= Beginning of Section =
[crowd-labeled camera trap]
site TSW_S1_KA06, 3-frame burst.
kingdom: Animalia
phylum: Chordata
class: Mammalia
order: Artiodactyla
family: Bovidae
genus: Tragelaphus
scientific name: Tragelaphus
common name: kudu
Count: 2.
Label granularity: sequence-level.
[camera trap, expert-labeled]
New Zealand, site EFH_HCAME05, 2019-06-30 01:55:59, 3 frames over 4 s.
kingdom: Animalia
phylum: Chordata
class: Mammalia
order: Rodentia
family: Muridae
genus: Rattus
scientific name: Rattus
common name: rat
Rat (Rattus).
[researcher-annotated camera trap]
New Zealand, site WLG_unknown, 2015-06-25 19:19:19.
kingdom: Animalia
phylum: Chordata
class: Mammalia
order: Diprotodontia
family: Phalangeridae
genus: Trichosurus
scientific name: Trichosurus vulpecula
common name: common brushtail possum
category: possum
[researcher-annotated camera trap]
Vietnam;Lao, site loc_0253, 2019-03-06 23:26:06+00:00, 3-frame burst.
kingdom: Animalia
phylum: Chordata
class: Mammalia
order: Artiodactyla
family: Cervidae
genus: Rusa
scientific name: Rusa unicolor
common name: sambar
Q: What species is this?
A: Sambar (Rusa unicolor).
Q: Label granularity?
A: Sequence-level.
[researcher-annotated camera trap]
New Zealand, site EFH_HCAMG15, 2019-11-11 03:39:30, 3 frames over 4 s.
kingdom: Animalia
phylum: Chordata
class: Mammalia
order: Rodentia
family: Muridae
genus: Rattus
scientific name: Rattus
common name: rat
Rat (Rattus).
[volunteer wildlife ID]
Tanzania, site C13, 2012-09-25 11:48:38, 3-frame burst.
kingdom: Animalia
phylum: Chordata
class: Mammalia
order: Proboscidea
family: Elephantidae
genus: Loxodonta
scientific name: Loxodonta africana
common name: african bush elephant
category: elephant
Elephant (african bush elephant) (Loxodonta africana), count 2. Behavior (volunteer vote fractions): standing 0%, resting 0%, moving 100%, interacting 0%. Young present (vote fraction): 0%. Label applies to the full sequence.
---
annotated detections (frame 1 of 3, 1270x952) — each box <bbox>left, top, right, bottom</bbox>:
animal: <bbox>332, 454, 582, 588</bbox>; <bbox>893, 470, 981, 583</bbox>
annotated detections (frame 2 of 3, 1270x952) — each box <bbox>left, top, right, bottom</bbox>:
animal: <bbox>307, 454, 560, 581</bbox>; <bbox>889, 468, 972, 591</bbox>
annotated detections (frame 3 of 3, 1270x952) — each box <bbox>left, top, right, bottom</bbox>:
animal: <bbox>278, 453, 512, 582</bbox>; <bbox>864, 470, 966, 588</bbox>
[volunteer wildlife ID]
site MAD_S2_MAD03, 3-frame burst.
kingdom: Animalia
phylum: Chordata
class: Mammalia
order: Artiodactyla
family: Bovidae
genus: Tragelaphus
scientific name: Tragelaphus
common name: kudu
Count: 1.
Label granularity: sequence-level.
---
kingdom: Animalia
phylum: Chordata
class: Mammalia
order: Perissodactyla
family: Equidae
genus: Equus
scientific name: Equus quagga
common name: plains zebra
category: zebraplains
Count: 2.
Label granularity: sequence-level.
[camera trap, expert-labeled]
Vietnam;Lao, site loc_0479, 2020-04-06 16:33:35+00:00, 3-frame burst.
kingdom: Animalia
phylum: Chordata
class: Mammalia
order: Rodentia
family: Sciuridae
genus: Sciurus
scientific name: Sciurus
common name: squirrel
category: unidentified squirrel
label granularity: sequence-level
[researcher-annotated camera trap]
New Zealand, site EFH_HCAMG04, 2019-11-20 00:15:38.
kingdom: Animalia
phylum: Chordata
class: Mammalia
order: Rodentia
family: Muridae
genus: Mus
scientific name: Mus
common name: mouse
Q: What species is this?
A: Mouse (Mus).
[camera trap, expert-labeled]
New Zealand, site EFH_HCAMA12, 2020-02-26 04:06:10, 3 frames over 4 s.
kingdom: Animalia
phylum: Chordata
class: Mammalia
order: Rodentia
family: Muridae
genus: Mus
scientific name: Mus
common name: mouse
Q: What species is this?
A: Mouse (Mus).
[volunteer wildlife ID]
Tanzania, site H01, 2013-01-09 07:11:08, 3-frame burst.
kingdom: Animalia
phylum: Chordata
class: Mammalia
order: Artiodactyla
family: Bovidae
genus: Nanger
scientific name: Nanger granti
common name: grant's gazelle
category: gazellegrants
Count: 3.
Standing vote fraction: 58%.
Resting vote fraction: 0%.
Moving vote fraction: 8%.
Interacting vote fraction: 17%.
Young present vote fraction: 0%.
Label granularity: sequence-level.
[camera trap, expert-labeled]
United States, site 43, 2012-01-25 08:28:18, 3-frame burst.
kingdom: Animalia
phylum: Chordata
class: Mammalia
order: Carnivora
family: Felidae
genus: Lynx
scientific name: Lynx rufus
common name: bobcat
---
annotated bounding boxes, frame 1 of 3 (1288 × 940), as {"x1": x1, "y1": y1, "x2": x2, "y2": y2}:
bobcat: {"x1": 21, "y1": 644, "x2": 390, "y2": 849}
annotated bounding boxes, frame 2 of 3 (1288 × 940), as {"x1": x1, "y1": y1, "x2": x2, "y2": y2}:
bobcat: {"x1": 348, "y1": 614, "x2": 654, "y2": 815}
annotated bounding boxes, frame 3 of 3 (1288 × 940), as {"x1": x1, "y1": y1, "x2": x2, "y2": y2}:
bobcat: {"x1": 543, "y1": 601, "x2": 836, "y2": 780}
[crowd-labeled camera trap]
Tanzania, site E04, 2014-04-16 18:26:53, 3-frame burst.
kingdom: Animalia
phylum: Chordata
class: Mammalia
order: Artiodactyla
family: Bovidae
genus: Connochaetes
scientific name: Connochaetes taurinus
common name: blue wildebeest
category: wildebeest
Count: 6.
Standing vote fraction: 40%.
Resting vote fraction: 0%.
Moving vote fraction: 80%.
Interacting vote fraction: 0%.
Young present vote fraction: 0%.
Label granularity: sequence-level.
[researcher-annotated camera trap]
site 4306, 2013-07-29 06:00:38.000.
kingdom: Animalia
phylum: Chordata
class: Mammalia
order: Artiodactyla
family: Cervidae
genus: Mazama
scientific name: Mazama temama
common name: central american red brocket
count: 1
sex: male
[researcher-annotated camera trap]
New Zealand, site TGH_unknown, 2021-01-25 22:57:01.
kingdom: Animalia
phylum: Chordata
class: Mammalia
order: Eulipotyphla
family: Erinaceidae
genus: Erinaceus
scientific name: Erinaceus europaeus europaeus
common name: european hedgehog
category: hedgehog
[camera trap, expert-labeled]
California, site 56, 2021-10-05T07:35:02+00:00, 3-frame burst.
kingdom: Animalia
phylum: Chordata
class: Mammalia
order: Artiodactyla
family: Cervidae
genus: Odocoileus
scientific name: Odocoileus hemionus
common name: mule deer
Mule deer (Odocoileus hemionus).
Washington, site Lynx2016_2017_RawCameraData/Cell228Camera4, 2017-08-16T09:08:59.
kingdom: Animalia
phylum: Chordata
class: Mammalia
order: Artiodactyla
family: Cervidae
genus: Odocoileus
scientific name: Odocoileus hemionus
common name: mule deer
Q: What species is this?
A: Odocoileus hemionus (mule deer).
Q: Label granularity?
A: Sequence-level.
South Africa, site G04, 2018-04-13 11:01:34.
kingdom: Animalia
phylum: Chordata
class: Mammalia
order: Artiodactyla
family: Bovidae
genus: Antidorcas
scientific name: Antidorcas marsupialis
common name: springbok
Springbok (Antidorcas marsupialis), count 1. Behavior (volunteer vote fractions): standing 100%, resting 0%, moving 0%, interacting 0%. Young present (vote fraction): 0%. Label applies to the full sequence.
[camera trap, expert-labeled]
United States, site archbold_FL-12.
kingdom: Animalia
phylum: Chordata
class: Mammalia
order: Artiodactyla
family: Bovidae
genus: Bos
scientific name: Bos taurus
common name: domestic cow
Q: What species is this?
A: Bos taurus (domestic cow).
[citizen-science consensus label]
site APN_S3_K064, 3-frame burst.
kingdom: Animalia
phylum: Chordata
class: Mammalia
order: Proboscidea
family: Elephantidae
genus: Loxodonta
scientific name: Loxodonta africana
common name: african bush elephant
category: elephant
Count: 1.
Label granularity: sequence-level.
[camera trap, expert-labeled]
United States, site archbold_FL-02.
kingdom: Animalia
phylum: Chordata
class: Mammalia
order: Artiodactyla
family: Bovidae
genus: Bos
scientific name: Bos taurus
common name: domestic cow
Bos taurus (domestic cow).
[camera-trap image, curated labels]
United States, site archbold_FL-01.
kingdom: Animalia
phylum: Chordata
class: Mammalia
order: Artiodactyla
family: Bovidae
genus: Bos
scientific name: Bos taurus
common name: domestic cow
= End of Section =
Only lines holding the word "over" belong in the answer; copy each one from the material.

▸ OUTPUT:
New Zealand, site EFH_HCAME05, 2019-06-30 01:55:59, 3 frames over 4 s.
New Zealand, site EFH_HCAMG15, 2019-11-11 03:39:30, 3 frames over 4 s.
New Zealand, site EFH_HCAMA12, 2020-02-26 04:06:10, 3 frames over 4 s.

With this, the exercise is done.